WRITTEN TASK: Report only how many lines in the material below contain the string "lawn". Matches are case-sensitive.

## BEGIN DATA

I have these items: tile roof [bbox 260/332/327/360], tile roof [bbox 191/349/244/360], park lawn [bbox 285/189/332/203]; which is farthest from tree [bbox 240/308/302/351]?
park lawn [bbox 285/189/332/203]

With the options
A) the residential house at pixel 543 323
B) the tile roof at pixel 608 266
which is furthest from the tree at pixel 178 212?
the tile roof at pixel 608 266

## END DATA

SOLUTION TO THE PROBLEM: 2